Updated on January 25, 2016
Replicator: Wikidata import tool
Replicator was created for importing data from Wikidata into the QueryR REST API persistence. It has two big conceptual components: getting entities from a specified source, and then doing something with said entities.
Wikidata Web API
As the above ascii cast shows, you can import entities via the Wikidata web API. You need to be able to connect to the API, and this is by far the slowest way to import, however still much more convenient than getting a dump in case you just want to import a few entities for testing purposes.
The one required argument for the API import command is the list of entities to import. This argument accepts single entity IDs such as Q1 and P42, as well as ranges such as Q1-Q100. You can have as many of these as you want, for instance P42 Q1-100 P20-30 Q1337. The -r or –include-references flag allows you to specify all referenced entities should also be imported. This is particularly useful when you need the labels of these entities when displaying the one you actually imported. Finally there is a verbosity option that allows switching between 3 different levels of output.
The command internally does batching using my Batching Iterator PHP library. You can specify the batch size with the -b or –batchsize option. The command can also be safely aborted via ctrl+c. Rather than immediately dying and leaving your database (or other output) in a potentially inconsistent state, Replicator will finish importing the current entity before exiting. A summary of the import is displayed once it completed or was aborted.
It is possible to import data from both compressed and uncompressed JSON dumps. This functionality is exposed via several commands. import:json for uncompressed dumps, import:bz2 for bzip2 compressed dumps and import:gz for gzip compressed dumps. It is possible to specify a maximum number of entities to import, or to safely and interactively abort the import via ctrl+c. In both cases you will be presented with a continuation token that can be used to continue the import from where it stopped.
The JSON import functionality is build on my Wikidata JSON Dump Reader PHP library. You can even import XML dumps via the import:xml command, though are likely better off sticking with the recommended JSON dumps.
As Replicator was written for the QueryR REST API, it by default imports into the persistence used by this API. This persistence is composed of the QueryR EntityStore, the QueryR TermStore and Wikibase QueryEngine, all open source PHP libraries providing persistence for Wikibase data.
While internally Replicator uses a plugin system, there currently is no way to add additional sources without modifying the PHP code. The needed modifications are very trivial, and it is also relatively simple to make the application as a whole truly extensible. While I’m currently working on other projects, I suspect this capability is useful for various use cases. All it takes is implementing an interface with a method
handleEntity( EntityDocument $entity ), and suddenly the tool becomes capable of importing into your MediaWiki, your Wikibase or your custom persistence.
Let me know if you are interested in creating such a plugin, then I will add the missing parts of the plugin system. I might get to this in some time anyway, and then do another blog post covering the details.
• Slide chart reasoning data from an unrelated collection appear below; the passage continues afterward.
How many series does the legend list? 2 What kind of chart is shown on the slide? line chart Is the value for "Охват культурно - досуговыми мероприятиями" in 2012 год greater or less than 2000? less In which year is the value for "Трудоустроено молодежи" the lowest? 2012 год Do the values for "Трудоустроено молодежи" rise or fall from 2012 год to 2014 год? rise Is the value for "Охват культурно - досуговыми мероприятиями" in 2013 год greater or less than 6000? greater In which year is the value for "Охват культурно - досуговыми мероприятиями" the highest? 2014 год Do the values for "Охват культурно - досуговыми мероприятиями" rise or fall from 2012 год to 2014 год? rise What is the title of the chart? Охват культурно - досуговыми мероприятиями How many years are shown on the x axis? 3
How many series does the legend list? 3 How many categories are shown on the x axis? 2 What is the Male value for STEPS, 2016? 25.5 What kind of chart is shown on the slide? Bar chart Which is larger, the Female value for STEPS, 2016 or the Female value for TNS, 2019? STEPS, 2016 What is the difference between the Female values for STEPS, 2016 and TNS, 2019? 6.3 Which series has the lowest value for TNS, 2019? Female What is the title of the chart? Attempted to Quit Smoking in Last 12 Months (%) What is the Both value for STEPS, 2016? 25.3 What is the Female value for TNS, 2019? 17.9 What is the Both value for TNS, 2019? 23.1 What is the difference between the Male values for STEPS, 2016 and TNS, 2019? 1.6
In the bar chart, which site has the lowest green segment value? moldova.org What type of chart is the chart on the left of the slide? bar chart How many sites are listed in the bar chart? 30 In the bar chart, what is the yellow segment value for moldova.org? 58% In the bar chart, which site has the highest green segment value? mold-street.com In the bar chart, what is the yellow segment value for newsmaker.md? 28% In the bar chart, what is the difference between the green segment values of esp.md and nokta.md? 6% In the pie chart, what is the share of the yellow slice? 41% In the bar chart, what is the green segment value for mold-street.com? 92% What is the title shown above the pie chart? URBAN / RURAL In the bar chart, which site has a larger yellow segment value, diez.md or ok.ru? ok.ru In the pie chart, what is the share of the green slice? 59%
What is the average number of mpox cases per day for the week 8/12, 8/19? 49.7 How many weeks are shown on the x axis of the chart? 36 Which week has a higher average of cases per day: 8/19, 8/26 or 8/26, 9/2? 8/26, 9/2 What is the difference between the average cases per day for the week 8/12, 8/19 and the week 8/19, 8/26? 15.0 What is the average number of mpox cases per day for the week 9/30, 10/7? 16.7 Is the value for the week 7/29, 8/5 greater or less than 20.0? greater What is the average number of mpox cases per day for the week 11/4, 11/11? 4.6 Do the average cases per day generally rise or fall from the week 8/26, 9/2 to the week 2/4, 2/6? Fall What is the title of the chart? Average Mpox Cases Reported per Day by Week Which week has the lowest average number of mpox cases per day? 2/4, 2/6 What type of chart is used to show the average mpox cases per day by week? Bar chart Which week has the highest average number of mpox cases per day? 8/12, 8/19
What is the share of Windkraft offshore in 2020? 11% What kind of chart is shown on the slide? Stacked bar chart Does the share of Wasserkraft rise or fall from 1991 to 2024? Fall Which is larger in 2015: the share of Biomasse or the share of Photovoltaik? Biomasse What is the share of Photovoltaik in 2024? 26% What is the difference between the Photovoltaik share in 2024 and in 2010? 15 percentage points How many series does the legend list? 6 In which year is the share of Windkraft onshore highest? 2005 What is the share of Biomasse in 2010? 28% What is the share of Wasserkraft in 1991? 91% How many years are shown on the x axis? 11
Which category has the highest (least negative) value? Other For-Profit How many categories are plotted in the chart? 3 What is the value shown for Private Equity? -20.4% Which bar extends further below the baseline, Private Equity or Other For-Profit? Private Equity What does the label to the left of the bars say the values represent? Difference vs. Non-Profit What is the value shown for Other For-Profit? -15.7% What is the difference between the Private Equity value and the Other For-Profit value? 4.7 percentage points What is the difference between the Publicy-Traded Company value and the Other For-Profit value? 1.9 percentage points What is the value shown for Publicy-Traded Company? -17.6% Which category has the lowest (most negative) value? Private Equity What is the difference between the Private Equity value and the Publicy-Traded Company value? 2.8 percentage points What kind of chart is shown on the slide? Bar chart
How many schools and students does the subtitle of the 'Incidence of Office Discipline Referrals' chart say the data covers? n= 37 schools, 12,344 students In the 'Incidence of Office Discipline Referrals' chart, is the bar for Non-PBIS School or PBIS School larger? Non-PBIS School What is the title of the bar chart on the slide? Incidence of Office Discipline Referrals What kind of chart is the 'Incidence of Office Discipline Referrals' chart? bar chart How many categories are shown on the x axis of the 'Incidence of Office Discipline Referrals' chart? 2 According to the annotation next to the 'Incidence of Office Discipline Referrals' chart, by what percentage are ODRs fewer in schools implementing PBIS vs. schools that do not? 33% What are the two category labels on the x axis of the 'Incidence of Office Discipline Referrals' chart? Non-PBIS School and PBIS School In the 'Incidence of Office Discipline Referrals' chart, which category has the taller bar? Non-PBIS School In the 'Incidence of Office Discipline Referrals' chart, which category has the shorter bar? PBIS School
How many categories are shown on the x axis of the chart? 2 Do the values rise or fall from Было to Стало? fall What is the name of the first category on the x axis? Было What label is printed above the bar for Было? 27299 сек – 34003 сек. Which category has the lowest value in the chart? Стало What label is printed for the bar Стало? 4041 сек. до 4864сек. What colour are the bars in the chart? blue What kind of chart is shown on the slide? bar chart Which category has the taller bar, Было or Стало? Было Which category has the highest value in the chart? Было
Further points of interest
I should mention that the Replicator application is build on top of the Wikibase DataModel and Wikibase DataModel Serialization PHP libraries, without which creating such a tool would be a lot more work, both initially and maintenance wise. It also uses the Symfony Console component, which I can highly recommend for anyone creating a CLI application in PHP.
If you are running a Wikibase instance on your wiki, take a look at the Wikibase Import MediaWiki extension by Aude. If you want to import things into Wikidata, then have a look at this reference Microdata import script by Addshore. If you are working with Java and want to import dumps, check out Wikidata Toolkit.